**Selected text**
• • • •

# PCI Hardware Devices



## noszeratul (Jul 24, 2009)

Anyone can read this " id" ?? From Pci Card and this a wireless Adapter Resiver 54mbp: ( PCI\VEN_11AB&DEV_1FAA&SUBSYS_1FAA11AB&REV_03\4&2966AB86&0&30A4 )


----------



## makinu1der2 (Jan 1, 2008)

This would be the driver *here* (if this is what you are after)

What version of Windows is this for?


----------



## noszeratul (Jul 24, 2009)

Media Center 2005.


----------



## makinu1der2 (Jan 1, 2008)

Try the driver that I posted above. It should work.


----------



## noszeratul (Jul 24, 2009)

It install and i see the application but nothing happens.


----------



## makinu1der2 (Jan 1, 2008)

Download the file and run the .exe file.

It will extract the file to a location (wherever you have it set to)

Browse to the location where the files where extracted to and open the folder.

• • • •

**Written exercise a**
In the thread about PCI hardware devices, what version of Windows is the wireless adapter driver needed for?

• • • •

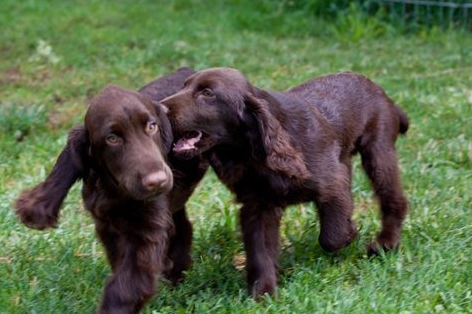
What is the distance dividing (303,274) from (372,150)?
925 mm

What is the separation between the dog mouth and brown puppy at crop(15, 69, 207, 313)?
0.11m

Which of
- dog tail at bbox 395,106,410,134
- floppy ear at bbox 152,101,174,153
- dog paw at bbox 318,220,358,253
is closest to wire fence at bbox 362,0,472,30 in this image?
dog tail at bbox 395,106,410,134

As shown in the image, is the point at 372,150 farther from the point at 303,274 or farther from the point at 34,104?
the point at 34,104

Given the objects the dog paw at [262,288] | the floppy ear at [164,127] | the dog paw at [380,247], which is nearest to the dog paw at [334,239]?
the dog paw at [380,247]

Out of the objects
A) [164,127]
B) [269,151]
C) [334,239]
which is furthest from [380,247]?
[164,127]

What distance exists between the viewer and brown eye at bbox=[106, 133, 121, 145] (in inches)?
145

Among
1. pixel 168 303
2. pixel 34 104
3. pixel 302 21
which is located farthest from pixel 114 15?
pixel 168 303

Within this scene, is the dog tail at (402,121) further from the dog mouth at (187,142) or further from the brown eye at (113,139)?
the brown eye at (113,139)

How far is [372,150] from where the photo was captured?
493 centimetres

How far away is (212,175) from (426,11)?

• • • •

**Written exercise b**
Lay out, as a numbered list with blank lines left out, the part of the records that opens with the line containing "Within this scene, is" and runs through the end of the records.

**Exercise result a**
Media Center 2005.

**Exercise result b**
1. Within this scene, is the dog tail at (402,121) further from the dog mouth at (187,142) or further from the brown eye at (113,139)?
2. the brown eye at (113,139)
3. How far is [372,150] from where the photo was captured?
4. 493 centimetres
5. How far away is (212,175) from (426,11)?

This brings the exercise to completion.